- [WHAT YOU HAVE TO DO]:
Each line below that contains "width" counts once; report the total and nothing more.

- [EXERCISE INPUTS]:
+++

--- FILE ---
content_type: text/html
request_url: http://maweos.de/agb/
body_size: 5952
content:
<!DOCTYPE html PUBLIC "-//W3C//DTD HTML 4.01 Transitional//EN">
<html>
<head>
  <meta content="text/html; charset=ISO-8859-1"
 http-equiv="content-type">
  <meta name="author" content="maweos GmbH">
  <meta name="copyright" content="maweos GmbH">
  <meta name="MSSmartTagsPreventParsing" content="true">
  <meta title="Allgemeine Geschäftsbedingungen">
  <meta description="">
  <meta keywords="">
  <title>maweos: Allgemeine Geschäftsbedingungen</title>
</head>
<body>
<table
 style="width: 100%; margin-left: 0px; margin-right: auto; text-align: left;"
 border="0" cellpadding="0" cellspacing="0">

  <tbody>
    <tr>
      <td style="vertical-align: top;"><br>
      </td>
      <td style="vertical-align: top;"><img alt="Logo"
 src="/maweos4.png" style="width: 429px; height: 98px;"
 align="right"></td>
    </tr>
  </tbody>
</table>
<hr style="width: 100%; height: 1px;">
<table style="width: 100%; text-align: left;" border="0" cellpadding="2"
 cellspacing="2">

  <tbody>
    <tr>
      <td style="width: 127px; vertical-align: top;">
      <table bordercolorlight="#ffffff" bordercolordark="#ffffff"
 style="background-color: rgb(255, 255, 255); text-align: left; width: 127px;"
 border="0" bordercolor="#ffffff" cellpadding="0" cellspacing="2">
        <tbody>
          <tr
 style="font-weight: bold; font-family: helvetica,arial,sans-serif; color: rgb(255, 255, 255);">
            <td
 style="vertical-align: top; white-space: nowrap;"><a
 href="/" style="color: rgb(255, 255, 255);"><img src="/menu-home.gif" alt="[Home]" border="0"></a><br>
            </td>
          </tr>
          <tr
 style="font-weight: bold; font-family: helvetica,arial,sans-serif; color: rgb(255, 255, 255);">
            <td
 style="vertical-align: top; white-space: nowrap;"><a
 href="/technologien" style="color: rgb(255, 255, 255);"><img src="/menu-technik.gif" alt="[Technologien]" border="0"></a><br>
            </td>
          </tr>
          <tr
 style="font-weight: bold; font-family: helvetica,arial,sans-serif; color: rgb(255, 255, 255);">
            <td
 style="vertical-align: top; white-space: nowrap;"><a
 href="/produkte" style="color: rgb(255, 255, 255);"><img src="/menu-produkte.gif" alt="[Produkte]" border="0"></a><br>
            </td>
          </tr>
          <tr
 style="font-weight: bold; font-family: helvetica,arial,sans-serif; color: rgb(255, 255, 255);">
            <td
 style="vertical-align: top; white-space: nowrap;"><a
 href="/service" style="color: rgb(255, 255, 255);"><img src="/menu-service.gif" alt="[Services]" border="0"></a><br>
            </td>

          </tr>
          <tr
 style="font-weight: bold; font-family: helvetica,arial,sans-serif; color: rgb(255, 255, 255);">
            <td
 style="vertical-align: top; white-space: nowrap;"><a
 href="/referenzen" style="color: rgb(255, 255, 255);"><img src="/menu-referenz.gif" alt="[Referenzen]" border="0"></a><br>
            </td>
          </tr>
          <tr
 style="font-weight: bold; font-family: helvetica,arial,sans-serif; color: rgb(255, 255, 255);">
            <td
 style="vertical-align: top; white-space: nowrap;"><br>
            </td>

+++

- [EXERCISE ANSWER]:
6